Slate

Best Of Lists & More Reviews for Curious Toys

Happy 2020! Curious Toys is still receiving reviews and making best-of lists well into this new year, so here’s a round-up:

First up, Curious Toys made the 2020 Locus Poll and Survey for Best Horror Novel.

CrimeReads included Curious Toys on their Best Books of 2019: Historical Fiction:

From an author who has achieved acclaim for stories of crime, horror, and fantasy, comes a new tale of intrigue and murder that checks off many of my favorite boxes. It’s got: lady detectives, old seaside amusement parks, the Gilded Age, silent film, women who disguise as men to embed in male-only groups, women who look out for other women, obscure real-life artist and writer Henry Darger.

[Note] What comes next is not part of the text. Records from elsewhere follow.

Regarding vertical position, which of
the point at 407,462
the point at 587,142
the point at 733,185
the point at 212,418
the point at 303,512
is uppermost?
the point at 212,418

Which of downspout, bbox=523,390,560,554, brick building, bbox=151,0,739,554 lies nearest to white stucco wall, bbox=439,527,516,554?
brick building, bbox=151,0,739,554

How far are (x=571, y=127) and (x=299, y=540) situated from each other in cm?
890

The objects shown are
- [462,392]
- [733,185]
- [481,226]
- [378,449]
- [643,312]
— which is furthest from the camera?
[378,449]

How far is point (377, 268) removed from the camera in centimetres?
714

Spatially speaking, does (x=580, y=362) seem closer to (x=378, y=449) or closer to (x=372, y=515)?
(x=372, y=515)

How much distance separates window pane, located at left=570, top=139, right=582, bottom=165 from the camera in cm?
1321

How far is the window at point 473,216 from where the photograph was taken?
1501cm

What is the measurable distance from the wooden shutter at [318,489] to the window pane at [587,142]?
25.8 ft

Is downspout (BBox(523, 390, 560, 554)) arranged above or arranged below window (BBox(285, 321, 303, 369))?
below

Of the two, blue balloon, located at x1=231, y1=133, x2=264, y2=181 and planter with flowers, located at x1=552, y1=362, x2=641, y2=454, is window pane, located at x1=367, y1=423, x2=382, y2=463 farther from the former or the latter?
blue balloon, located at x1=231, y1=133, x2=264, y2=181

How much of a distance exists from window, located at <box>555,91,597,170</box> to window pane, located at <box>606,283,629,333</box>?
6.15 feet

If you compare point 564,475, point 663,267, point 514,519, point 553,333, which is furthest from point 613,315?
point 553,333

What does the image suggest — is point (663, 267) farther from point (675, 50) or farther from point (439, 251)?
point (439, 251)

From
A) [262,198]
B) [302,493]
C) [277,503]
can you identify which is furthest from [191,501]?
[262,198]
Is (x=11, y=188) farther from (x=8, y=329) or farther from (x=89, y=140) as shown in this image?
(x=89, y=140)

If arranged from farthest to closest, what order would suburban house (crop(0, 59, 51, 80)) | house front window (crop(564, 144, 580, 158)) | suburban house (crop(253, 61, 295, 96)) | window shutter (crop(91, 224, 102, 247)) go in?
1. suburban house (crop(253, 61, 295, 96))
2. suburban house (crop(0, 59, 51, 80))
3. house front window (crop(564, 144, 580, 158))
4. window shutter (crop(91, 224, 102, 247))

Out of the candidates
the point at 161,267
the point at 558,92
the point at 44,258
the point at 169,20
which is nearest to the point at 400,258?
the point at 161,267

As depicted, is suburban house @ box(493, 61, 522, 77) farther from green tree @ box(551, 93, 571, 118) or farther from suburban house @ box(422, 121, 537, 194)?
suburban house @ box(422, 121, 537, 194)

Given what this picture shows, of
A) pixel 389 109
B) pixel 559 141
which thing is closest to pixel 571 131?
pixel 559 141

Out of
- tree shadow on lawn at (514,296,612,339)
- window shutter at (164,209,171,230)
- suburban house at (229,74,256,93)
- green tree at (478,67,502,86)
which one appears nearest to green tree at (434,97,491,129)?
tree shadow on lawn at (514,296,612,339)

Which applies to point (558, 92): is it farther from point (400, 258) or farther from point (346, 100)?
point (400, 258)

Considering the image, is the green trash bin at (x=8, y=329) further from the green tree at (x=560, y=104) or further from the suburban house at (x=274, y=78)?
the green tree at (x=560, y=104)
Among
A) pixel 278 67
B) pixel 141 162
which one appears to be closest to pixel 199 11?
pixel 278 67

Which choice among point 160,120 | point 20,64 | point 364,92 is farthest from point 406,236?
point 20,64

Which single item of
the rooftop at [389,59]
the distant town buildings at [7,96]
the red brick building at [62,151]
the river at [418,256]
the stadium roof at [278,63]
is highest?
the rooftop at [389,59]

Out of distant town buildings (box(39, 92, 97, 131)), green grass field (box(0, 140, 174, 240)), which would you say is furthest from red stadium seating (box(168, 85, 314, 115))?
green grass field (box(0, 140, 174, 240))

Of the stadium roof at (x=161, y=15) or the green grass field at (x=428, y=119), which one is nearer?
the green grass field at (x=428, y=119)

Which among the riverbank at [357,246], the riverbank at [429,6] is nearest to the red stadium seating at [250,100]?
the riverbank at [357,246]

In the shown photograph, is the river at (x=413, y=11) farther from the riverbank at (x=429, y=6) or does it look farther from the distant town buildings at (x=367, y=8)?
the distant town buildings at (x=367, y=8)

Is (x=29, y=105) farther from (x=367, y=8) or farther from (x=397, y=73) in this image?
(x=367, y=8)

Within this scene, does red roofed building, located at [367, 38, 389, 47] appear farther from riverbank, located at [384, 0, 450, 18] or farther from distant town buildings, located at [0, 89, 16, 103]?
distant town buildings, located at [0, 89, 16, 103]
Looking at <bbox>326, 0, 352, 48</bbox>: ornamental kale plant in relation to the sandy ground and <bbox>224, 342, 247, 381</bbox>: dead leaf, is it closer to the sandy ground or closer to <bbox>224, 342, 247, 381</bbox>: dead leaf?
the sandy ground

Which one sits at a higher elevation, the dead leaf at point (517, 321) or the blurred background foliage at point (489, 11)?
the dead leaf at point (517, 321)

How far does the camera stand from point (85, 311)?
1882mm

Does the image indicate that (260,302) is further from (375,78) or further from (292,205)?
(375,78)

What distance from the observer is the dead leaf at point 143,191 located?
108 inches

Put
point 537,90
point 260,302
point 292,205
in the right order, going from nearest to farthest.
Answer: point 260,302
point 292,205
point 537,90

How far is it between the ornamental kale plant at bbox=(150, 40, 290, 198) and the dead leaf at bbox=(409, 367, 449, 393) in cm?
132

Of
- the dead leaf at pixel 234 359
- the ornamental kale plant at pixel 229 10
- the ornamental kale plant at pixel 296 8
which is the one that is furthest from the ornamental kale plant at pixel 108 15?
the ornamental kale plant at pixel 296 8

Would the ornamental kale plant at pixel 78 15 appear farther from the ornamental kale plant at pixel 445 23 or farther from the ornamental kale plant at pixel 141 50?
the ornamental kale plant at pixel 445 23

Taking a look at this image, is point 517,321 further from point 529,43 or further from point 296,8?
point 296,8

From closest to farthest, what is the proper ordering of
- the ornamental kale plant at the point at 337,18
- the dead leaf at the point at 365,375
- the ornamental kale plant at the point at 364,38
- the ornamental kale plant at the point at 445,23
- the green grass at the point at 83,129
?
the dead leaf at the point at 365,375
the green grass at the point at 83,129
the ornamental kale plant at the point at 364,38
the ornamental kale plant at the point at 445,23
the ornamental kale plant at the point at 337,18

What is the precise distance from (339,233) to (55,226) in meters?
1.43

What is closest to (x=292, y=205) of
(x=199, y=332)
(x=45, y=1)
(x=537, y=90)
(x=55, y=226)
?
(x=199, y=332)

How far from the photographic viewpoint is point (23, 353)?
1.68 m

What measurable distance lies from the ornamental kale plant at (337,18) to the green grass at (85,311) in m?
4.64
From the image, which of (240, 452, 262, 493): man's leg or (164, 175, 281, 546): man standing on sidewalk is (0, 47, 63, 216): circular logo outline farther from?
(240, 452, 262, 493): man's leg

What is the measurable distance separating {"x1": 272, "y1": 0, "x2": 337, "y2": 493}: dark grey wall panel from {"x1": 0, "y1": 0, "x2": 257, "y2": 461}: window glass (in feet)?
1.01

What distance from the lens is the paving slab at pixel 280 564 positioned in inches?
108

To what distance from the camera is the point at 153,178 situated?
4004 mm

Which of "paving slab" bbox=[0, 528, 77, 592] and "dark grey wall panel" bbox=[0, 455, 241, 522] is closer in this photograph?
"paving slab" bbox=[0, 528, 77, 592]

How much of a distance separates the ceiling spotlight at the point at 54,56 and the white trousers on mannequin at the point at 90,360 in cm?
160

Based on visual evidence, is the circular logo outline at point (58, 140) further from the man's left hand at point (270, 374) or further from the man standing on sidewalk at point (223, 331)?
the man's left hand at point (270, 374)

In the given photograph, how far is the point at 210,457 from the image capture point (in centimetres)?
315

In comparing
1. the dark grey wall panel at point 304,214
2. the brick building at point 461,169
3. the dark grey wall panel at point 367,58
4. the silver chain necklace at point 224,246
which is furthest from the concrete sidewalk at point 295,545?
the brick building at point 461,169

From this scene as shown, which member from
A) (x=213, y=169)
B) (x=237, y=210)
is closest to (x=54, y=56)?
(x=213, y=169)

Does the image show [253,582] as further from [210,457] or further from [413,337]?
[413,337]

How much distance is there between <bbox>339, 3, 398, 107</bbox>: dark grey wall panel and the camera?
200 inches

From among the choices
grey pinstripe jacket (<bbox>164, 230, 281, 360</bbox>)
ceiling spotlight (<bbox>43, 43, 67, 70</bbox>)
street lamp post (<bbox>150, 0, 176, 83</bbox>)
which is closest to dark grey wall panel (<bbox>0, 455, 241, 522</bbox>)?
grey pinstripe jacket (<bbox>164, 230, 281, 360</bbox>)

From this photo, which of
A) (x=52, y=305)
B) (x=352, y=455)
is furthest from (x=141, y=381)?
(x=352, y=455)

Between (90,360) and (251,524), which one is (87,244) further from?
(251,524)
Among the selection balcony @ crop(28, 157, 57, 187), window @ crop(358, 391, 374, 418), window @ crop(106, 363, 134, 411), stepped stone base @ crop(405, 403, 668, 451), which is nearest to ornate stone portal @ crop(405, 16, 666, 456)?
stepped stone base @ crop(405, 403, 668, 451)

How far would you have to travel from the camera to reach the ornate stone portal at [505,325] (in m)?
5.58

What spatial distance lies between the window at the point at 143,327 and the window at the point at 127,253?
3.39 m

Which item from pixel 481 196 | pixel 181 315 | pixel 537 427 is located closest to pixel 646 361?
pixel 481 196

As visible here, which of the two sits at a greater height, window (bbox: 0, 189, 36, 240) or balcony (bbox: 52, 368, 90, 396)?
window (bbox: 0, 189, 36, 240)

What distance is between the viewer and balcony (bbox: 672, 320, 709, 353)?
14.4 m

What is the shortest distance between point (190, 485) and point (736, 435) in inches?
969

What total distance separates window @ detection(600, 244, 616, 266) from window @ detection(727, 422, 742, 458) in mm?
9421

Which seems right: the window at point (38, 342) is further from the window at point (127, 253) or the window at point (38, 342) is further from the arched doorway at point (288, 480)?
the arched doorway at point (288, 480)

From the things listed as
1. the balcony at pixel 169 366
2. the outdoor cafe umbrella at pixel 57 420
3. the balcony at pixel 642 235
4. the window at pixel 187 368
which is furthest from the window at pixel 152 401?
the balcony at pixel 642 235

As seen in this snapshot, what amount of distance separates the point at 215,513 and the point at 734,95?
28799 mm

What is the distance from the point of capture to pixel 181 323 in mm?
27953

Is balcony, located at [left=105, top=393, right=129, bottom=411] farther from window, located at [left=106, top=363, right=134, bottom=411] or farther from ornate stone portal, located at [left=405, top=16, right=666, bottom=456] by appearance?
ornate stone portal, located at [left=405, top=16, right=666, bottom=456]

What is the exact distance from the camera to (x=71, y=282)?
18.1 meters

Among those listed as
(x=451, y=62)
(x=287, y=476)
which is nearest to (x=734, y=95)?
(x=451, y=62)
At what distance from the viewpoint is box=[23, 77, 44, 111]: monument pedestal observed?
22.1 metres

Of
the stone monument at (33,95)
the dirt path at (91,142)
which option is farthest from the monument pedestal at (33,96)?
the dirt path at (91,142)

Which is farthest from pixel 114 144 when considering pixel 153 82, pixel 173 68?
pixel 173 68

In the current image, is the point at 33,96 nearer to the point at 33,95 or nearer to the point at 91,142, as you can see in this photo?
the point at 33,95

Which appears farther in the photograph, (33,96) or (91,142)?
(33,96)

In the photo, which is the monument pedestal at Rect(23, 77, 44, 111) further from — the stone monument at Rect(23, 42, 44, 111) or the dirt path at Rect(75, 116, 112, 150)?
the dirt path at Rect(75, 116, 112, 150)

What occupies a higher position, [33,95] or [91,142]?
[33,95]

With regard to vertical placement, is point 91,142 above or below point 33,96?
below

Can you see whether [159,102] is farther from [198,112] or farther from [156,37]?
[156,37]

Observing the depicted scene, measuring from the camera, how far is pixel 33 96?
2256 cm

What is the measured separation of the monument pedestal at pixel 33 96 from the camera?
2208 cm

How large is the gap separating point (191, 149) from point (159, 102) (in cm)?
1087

And the Curious Toys audiobook, narrated by Carol Monda, made Slate’s Best Audiobooks of 2019:

Monda, my preferred narrator for any story with a noirish flavor (including Hand’s fabulous Cass Neary series), at first seemed an incongruous fit with the historical setting, but the world Henry and Pin inhabit is a hard-knock one, and within a few chapters it was impossible to imagine this story read by anyone else.

More reviews

Portland Press Herald: In a 1915 Chicago amusement park, a teenage girl makes a terrifying discovery:

Amusement parks are generally rich settings for murder and mayhem. Think Stephen King’s“Joyland” or “Slayground” by Donald Westlake, writing as Richard Stark. Places like Riverview both attract and repel us, offering a bit of sleaze gussied up with some cheap effects. Hand gets the details exactly right, finding the tawdry magic that animates such venues, but striking a balance between her research and the narrative momentum of the novel.

Los Angeles Review of Books: Dark Ride—On Elizabeth Hand’s “Curious Toys”:

The novel’s overarching ambiance of terror is never sacrificed during its more idiosyncratic historical detours. “Dark ride” doesn’t just describe the lurid indoor amusements contained in Hell Gate — it’s an apt summary of Curious Toys and all its shadowy diversions. These crop up in herky-jerky rhythms, lurching out at the reader like midway barkers or costumed nightmares stalking a haunted house.